Mais il faut constater que bien souvent ces “pratiques alternatives” sont une solution de repli hors du champ politique. Elles sont rarement l'occasion pour ceux qui les mettent en œuvre d'approfondir la critique du monde moderne, et par là de constituer un point de départ pour d'élaborer d'autres perspectives. On en reste à une position purement défensive qui, à force de vouloir le rester, se prête à la récupération par le système qui trouve là un exutoire bon marché à la mauvaise conscience écologique de bien des personnes dépossédées, mais qui ne veulent pas le savoir et sont prêtes à acheter l'illusion de l'être moins que les autres (comme en témoigne, par exemple, la vogue des produits “bio” dans les supermarchés).

[17]. C'est à peu près en ces termes que se concluait mon intervention lors de la conférence La science contestée organisée par OGM Dangers.

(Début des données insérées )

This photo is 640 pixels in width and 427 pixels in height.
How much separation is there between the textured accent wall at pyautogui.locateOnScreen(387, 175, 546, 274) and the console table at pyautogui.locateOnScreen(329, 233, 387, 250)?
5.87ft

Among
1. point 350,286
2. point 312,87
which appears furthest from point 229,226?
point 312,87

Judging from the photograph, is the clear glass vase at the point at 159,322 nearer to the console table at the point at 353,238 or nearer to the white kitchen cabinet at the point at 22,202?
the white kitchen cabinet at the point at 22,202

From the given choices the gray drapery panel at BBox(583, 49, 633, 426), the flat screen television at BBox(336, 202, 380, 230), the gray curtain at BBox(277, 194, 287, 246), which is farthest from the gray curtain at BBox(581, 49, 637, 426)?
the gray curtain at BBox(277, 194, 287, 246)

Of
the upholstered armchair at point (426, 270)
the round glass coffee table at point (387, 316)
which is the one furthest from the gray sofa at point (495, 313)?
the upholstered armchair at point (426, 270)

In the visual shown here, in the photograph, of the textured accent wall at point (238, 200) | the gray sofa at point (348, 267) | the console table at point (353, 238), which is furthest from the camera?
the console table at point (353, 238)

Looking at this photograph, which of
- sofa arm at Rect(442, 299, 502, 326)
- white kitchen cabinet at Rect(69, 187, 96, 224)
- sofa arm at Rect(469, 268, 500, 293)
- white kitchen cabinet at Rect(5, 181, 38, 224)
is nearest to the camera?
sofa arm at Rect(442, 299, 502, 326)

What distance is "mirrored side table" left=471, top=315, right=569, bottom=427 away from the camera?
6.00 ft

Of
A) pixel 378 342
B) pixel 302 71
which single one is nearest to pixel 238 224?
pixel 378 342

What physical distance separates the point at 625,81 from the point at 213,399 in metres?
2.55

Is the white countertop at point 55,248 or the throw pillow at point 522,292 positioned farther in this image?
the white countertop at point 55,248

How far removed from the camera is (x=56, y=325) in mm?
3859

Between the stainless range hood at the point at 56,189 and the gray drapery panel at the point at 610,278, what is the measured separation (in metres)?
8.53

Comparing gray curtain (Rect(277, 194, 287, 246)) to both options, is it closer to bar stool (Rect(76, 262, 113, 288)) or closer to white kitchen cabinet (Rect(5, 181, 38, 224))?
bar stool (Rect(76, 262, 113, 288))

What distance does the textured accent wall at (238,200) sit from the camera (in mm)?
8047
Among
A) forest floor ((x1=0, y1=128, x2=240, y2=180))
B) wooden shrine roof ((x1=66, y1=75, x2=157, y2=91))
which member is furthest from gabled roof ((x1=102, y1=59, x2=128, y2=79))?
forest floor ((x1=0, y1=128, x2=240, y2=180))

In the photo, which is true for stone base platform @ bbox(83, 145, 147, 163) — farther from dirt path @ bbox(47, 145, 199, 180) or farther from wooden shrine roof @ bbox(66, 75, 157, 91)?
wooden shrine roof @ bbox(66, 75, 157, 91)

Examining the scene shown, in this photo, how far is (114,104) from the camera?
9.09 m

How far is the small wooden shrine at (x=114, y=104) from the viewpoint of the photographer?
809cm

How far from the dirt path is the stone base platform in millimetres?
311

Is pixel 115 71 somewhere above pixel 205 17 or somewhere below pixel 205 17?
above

[18]. Franĉois Partant, La fin du développement, naissance d'une alternative ? 1982 (éd. Babel, 1997). Nous recommandons vivement la lecture du chapitre IX de cet ouvrage, où l'auteur a développé, avec un imagination fertile, bon nombre de conséquences politiques de la démarche de réappropriation telle que nous l'exposons ici.

[19]. Dans Condition de l'homme moderne (1958), Hannah Arendt définit ces trois catégories et les regroupe sous le terme de vita activa.